Scaling linalg ops

While working on linear inverse and matrix determinant problems, I’ve found that some of pytorch’s matrix factorization algorithms scale well to “batch” mode (i.e. batches of matrices vs. single matrices) and others do not. It would be useful to have this documented somewhere for users, or at least some general information on what to expect.

My findings so far:

  1. Cholesky factorization scales well to batch (although only applicable for sym PD matrices)
  2. LU factorization scales well to batch (e.g., torch.solve, torch.linalg.solve)
  3. Symmetric eigendecomposition does not scale to batch (neither torch.symeig(*, eigenvectors=True) nor torch.linalg.eigh)
  4. QR factorization does not scale to batch (neither torch.qr nor torch.linalg.qr)
  5. torch.lstsq has no batch implementation (I believe this uses QR under the hood?)

Other thoughts:

A) LDL factorization
I can’t find an implementation of LDL factorization or LDL-based solvers. This is usually the 2nd-best choice after Cholesky for sym matrices (i.e. when they are not PD). It would be great to see an implementation in the future.

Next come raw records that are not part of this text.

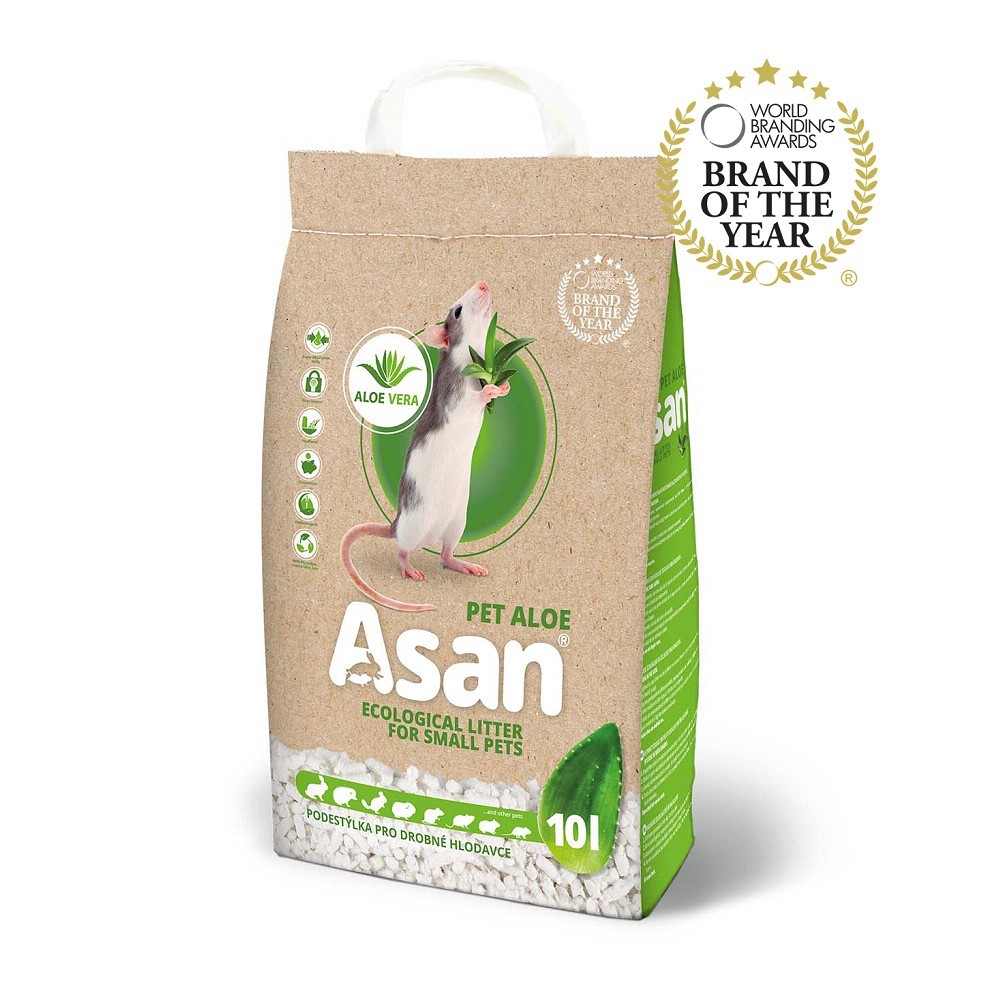 Podestýlka ASAN Pet Aloe 10l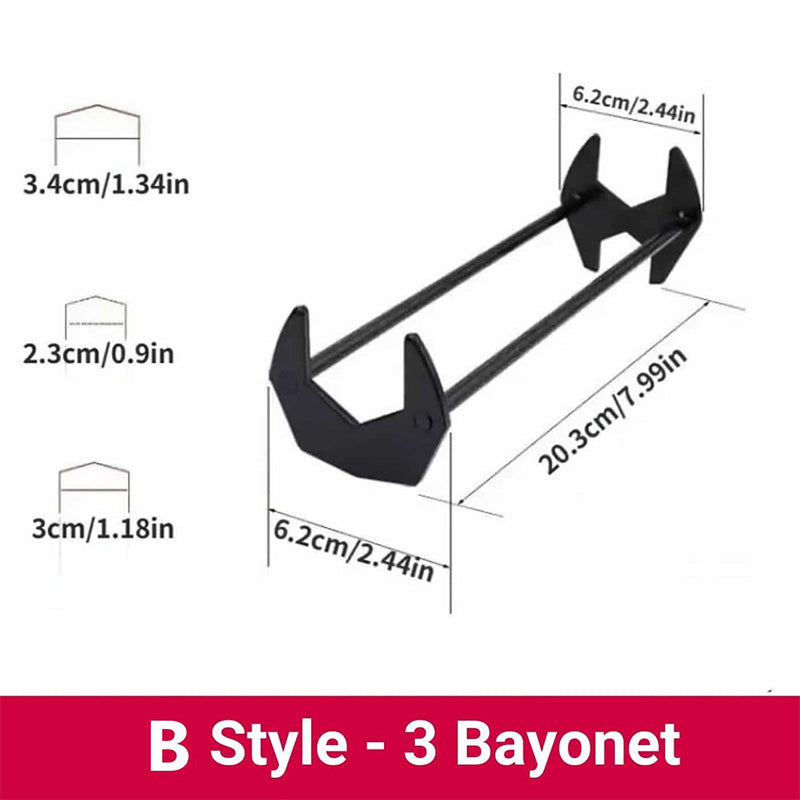 Multifunctional Sink Wrench Universal Double Ended Wrench Sink Faucet Plumbing Tools Bathroom Faucet and Sink Repair Tools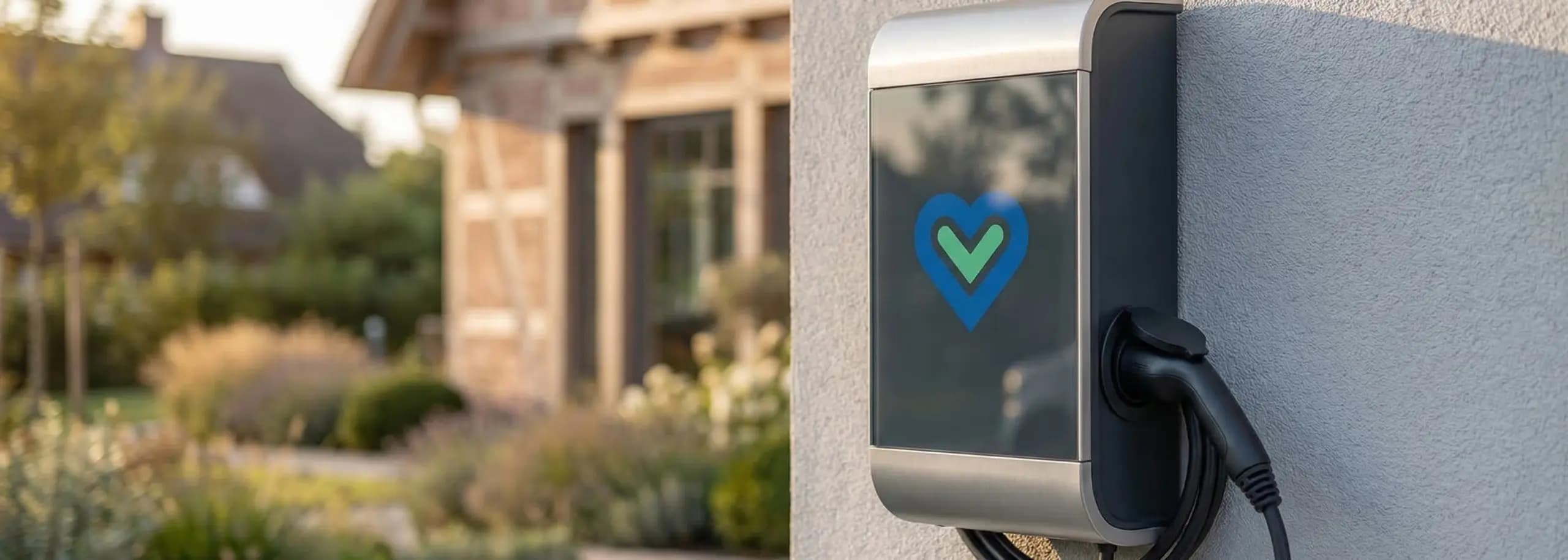 Ferienhaus mit E-Ladestation an der Nordsee: entspannt ankommen und einfach laden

B) Least-squares and least-norm
Currently torch.lstsq has no batch implementation. Given that Cholesky scales so well, it would make sense to offer a Cholesky-based method that solves A^T A x = A^T b (with diagonal Tikhonov regularization for the least-norm case of m < n). This is a classical approach in the literature.

In general what I mean by “scale well” is that the algorithm scales in constant time, as though all batch entries were run in parallel, vs. linear time, as though they were run sequentially.